◆ Extrait source ◆
::::

Pour parfaitement l'imiter, il faut se mettre dans la peau du
personnage, c'est-à-dire avoir une grande gueule et faire son malin
avec sa Rolex / son autoradio / son "G" (GSM = portable) acheté à
crédit qui a coûté 3 mois de salaire. En bref, il faut être un gars de
la capitale.

D'ailleurs, n'oubliez pas le dicton: Parisien, tête de chien,
Bruxellois, même combat. De plus, le vrai Bruxellois utilise
50% de mots français et 50% de mots "flamands" ou flamandisés juste
pour faire bien.
Ex: "Ah, fieu waar heb je de velo gelaisseerd? Ah, ja, in de camionnette." Traduction: "Eh bien, mec, ou as-tu laissé le vélo ? Ah, oui, dans la camionnette.

3. Avoir une bonne prononciation.

Un bon conseil: bossez un sérieux coup la-dessus. La seule façon
d'apprendre, c'est d'écouter!
Quelques exemples:
- Bruxelles, se prononce Brusselle (et pas Brukselle)
- Anvers, se prononce Anverssss (et pas En Vert, le "S" est là, alors il faut l'utiliser)
- Rembrandt se prononce Rembrandt ( et pas Rang Bran)
- Le célèbre W. En France, on préfère le prononcer (souvent erronément!) comme un simple V. En Belgique, on préférera le prononcer " ouhé ".
Ex: wagon: ouhagon, weï: ouheï, huit: ouhit, BMW se dit Bé Em Wé,
idem pour une VW et les WC
(qui me rappelle: "aller à la toilette" et "non aux toilettes", une à la fois, s'il-te-plaît bien!)

::::

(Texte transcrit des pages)
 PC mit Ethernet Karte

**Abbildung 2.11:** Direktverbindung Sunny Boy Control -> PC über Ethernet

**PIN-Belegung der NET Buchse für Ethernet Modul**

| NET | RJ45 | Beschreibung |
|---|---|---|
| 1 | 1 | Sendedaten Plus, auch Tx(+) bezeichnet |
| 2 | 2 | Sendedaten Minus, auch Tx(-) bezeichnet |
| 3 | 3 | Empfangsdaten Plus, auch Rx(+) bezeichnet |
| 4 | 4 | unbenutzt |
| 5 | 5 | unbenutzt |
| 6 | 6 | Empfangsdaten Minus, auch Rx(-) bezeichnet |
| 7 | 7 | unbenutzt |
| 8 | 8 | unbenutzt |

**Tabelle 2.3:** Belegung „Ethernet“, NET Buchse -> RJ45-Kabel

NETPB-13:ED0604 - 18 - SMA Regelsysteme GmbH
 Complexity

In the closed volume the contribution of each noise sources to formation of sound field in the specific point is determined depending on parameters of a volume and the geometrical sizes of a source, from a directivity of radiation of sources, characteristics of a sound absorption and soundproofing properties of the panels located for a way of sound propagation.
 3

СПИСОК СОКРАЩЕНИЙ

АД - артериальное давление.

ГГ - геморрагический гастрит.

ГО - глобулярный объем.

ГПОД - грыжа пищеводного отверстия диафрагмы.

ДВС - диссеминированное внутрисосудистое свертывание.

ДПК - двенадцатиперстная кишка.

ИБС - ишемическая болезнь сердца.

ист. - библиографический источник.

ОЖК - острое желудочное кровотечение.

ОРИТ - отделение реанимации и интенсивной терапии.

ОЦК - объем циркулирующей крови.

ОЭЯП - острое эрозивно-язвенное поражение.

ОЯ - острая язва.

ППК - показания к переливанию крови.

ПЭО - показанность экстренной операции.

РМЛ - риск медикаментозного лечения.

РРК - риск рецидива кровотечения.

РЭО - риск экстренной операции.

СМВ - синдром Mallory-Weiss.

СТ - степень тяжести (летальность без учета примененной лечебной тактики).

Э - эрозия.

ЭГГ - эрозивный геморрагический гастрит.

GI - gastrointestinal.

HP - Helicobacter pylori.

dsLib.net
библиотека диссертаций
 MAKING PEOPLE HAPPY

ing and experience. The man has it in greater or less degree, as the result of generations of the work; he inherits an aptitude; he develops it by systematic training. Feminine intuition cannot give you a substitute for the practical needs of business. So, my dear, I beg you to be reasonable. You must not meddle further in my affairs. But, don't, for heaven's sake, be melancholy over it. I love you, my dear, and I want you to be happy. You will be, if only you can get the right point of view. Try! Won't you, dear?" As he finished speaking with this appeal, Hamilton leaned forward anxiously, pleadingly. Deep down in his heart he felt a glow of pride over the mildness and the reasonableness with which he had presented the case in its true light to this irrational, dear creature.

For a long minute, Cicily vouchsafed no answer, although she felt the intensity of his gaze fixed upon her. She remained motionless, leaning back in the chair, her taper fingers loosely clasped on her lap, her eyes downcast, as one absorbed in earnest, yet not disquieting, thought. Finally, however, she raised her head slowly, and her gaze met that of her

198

::::

◆ Travail à faire ◆
• a. Répondez à ces questions sur l'extrait :
(i) Que désigne le « G » dont le personnage est fier ?
(ii) Quelle part de mots français le vrai Bruxellois utilise-t-il ?
(iii) Comment se prononce « Anvers » ?
• b. D'après l'extrait, pourquoi faut-il faire entendre le « S » quand on dit « Anvers » ? Répondez en une à trois phrases.
• c. Reproduisez fidèlement le passage de l'extrait qui va de « Un bon conseil: bossez » à « (et pas Brukselle) ».

◆ Résultats par tâche ◆
• a.
(i) Le GSM, c'est-à-dire le portable.
(ii) 50 %.
(iii) « Anverssss ».

• b. Le « S » est là, alors il faut l'utiliser. On dit donc « Anverssss », et pas « En Vert ».

• c.
Un bon conseil: bossez un sérieux coup la-dessus. La seule façon
d'apprendre, c'est d'écouter!
Quelques exemples:
- Bruxelles, se prononce Brusselle (et pas Brukselle)